3min 2.726s networking.service

This time intel_cstate was featured in dmesg's output:

[Thu Jul 20 11:38:58 2017] INFO: task systemd-udevd:516 blocked for more than 120 seconds.
[Thu Jul 20 11:38:58 2017]       Not tainted 4.9.0-0.bpo.3-amd64 #1
[Thu Jul 20 11:38:58 2017] "echo 0 > /proc/sys/kernel/hung_task_timeout_secs" disables this message.
[Thu Jul 20 11:38:58 2017] systemd-udevd   D    0   516    500 0x00000004
[Thu Jul 20 11:38:58 2017]  ffff9d8f0e223800 0000000000000000 ffff9da712a66100 ffff9d8f0f8cc100
[Thu Jul 20 11:38:58 2017]  ffff9da71f4587c0 ffffb31bd9e5bb70 ffffffffb8a0089d 0000000000000000
[Thu Jul 20 11:38:58 2017]  0000000000000000 00000000b872b7ef 0000000000000001 ffff9d8f0f8cc100
[Thu Jul 20 11:38:58 2017] Call Trace:
[Thu Jul 20 11:38:58 2017]  [<ffffffffb8a0089d>] ? __schedule+0x23d/0x6d0
[Thu Jul 20 11:38:58 2017]  [<ffffffffb8a00d62>] ? schedule+0x32/0x80
[Thu Jul 20 11:38:58 2017]  [<ffffffffb8a04299>] ? schedule_timeout+0x249/0x300
[Thu Jul 20 11:38:58 2017]  [<ffffffffb842ecc5>] ? sched_clock+0x5/0x10
[Thu Jul 20 11:38:58 2017]  [<ffffffffb8a0177a>] ? wait_for_completion+0xfa/0x130
[Thu Jul 20 11:38:58 2017]  [<ffffffffb84a2b80>] ? wake_up_q+0x60/0x60
[Thu Jul 20 11:38:58 2017]  [<ffffffffb8479256>] ? cpuhp_issue_call+0x96/0xc0
[Thu Jul 20 11:38:58 2017]  [<ffffffffb847950a>] ? __cpuhp_setup_state+0xca/0x200
[Thu Jul 20 11:38:58 2017]  [<ffffffffc05580ac>] ? cstate_probe_msr+0xac/0xac [intel_cstate]
[Thu Jul 20 11:38:58 2017]  [<ffffffffc0558173>] ? cstate_pmu_init+0xc7/0xf54 [intel_cstate]
[Thu Jul 20 11:38:58 2017]  [<ffffffffb840218c>] ? do_one_initcall+0x4c/0x180
[Thu Jul 20 11:38:58 2017]  [<ffffffffb857c4cf>] ? do_init_module+0x5a/0x1f1
[Thu Jul 20 11:38:58 2017]  [<ffffffffb8501bff>] ? load_module+0x213f/0x28f0
[Thu Jul 20 11:38:58 2017]  [<ffffffffb84fe6f0>] ? __symbol_put+0x60/0x60
[Thu Jul 20 11:38:58 2017]  [<ffffffffb8603454>] ? vfs_read+0x114/0x130
[Thu Jul 20 11:38:58 2017]  [<ffffffffb86a42e1>] ? security_capable+0x41/0x60
[Thu Jul 20 11:38:58 2017]  [<ffffffffb850259e>] ? SYSC_finit_module+0x8e/0xe0
[Thu Jul 20 11:38:58 2017]  [<ffffffffb8a055fb>] ? system_call_fast_compare_end+0xc/0x9b

So Kconfig says that PERF_EVENTS_INTEL_CSTATE is about perf events for power monitoring.
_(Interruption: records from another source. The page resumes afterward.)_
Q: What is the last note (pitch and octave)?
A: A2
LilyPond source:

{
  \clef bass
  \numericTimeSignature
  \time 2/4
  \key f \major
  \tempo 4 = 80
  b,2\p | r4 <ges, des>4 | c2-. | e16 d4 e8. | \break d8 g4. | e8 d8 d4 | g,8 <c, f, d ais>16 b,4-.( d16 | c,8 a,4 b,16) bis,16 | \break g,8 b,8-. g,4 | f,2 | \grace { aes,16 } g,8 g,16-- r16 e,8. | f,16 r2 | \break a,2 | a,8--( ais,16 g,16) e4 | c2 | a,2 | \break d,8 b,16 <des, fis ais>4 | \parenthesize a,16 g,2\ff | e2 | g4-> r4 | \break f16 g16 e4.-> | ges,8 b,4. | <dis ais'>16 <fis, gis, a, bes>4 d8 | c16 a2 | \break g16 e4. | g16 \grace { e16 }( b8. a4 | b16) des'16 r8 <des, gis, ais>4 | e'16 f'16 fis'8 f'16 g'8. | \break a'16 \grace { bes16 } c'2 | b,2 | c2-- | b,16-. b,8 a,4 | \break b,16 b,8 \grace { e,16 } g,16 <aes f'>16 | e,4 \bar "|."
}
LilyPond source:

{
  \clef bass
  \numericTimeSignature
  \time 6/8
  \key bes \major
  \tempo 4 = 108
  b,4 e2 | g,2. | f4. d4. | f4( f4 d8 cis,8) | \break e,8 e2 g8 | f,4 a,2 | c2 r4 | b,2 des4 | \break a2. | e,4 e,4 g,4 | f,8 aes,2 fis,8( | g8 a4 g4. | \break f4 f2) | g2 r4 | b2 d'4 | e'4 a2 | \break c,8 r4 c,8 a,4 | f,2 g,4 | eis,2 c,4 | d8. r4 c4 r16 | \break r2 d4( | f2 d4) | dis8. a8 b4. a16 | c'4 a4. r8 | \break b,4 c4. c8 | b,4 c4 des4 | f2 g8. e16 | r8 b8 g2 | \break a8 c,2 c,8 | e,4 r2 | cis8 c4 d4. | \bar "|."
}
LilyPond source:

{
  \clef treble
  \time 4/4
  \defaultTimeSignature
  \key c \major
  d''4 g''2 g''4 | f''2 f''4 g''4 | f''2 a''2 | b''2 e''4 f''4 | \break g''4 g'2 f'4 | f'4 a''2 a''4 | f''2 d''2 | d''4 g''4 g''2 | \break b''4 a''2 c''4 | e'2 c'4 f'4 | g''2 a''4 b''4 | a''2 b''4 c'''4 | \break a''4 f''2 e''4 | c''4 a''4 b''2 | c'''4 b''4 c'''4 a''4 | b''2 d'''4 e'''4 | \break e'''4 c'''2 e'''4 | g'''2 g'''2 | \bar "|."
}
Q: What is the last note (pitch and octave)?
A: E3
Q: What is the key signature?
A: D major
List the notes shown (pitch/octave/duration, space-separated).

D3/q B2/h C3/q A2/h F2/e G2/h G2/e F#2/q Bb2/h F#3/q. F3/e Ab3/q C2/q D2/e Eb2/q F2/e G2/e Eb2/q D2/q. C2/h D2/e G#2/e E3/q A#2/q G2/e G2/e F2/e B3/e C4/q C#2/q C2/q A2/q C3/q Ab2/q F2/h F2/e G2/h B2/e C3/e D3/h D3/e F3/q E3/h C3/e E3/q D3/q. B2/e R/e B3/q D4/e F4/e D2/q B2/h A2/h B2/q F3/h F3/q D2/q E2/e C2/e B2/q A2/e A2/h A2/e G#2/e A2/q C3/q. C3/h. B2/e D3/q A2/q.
As I don't think we need it, we could blacklist it together with intel-rapl-perf (PERF_EVENTS_INTEL_RAPL) while we're at it.

Change 366548 had a related patch set uploaded (by Ema; owner: Ema):
[operations/puppet@production] base::kernel: blacklist intel_cstate and intel_rapl_perf

https://gerrit.wikimedia.org/r/366548

Change 366548 merged by Ema:
[operations/puppet@production] base::kernel: blacklist intel_cstate and intel_rapl_perf

https://gerrit.wikimedia.org/r/366548

@ema: All related patches in Gerrit have been merged. Can this task be resolved (via Add Action...Change Status in the dropdown menu), or is there more to do in this task? Asking as you are set as task assignee. Thanks in advance!

@ema: All related patches in Gerrit have been merged. Can this task be resolved

Yup, we haven't seen this happening anymore.